> DIRECTIVE
Give the lines below again with "Sedan" swapped for "Hatchback" and nothing else changed. Leave the pictures out of your answer.

> SUPPLIED INFORMATION
'''

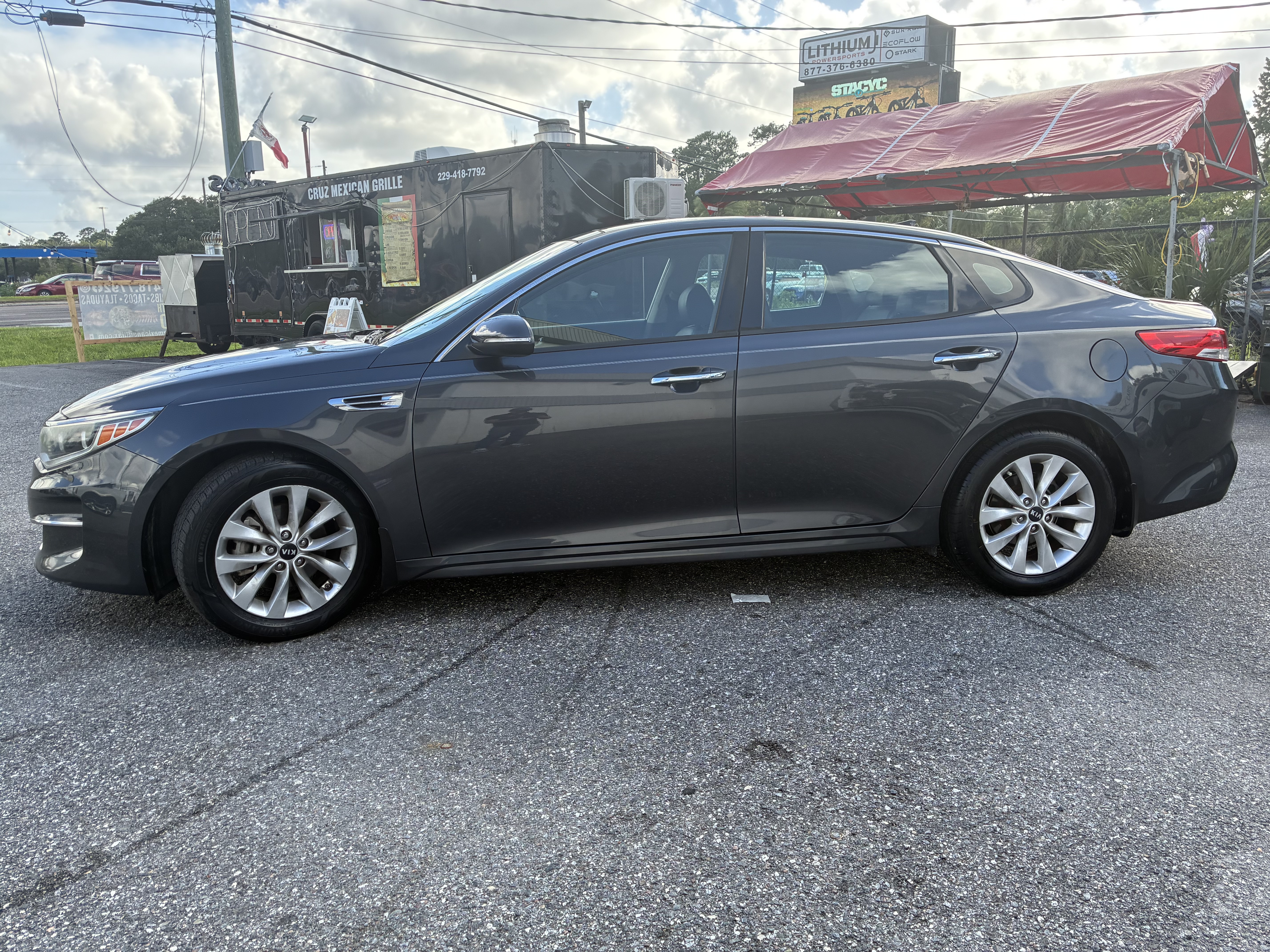 2017 Kia Optima EX Sedan 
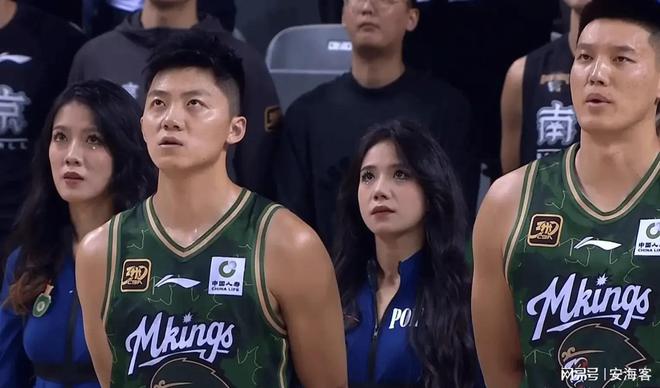 新葡萄娱乐网址3月16日CBA联赛今晚准备了三场比赛其中两场比赛值得关注(图2)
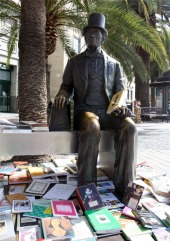 La Biblioteca Errante. Libros viajeros por Málaga ayer domingo en la escultura del escritor Hans Christian Andersen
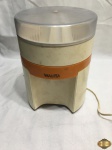 Antigo espremedor de laranja da Walita, 110v60Hz - 80w. Funcionando perfeitamente.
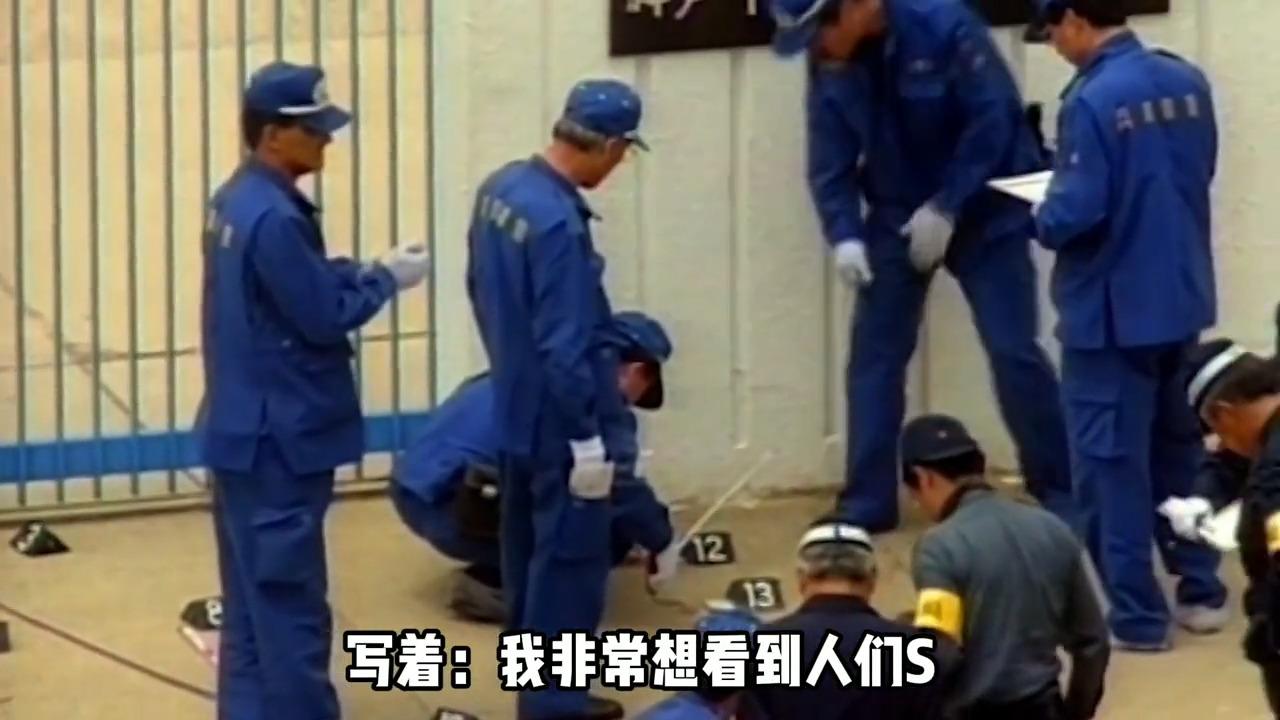 日本的校园霸凌有多严重因为成绩好被人塞进了健身床垫里面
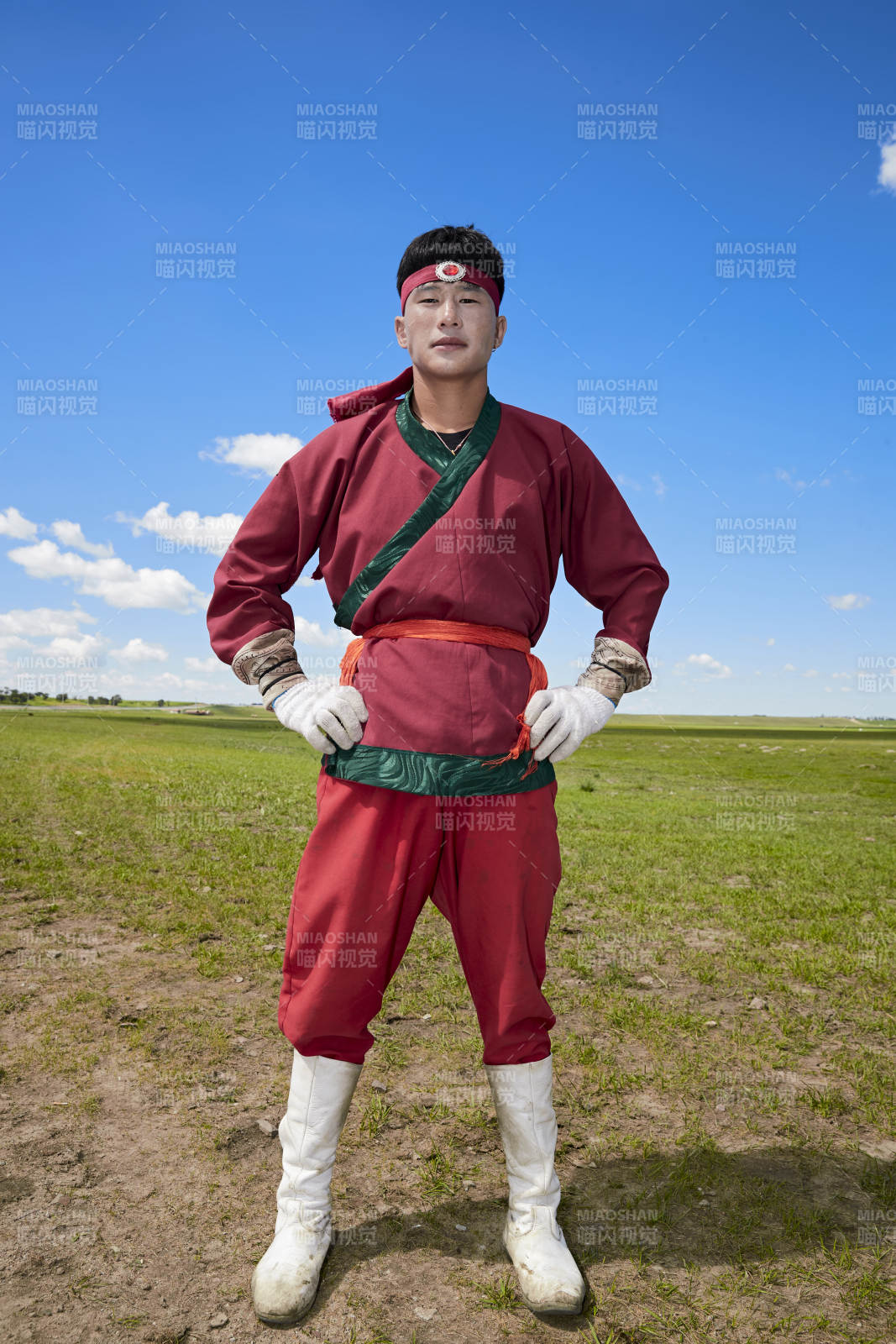 草原上的蒙古族漢子騎手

'''

> WRITTEN SOLUTION
 2017 Kia Optima EX Hatchback 
 新葡萄娱乐网址3月16日CBA联赛今晚准备了三场比赛其中两场比赛值得关注(图2)
 La Biblioteca Errante. Libros viajeros por Málaga ayer domingo en la escultura del escritor Hans Christian Andersen
 Antigo espremedor de laranja da Walita, 110v60Hz - 80w. Funcionando perfeitamente.
 日本的校园霸凌有多严重因为成绩好被人塞进了健身床垫里面
 草原上的蒙古族漢子騎手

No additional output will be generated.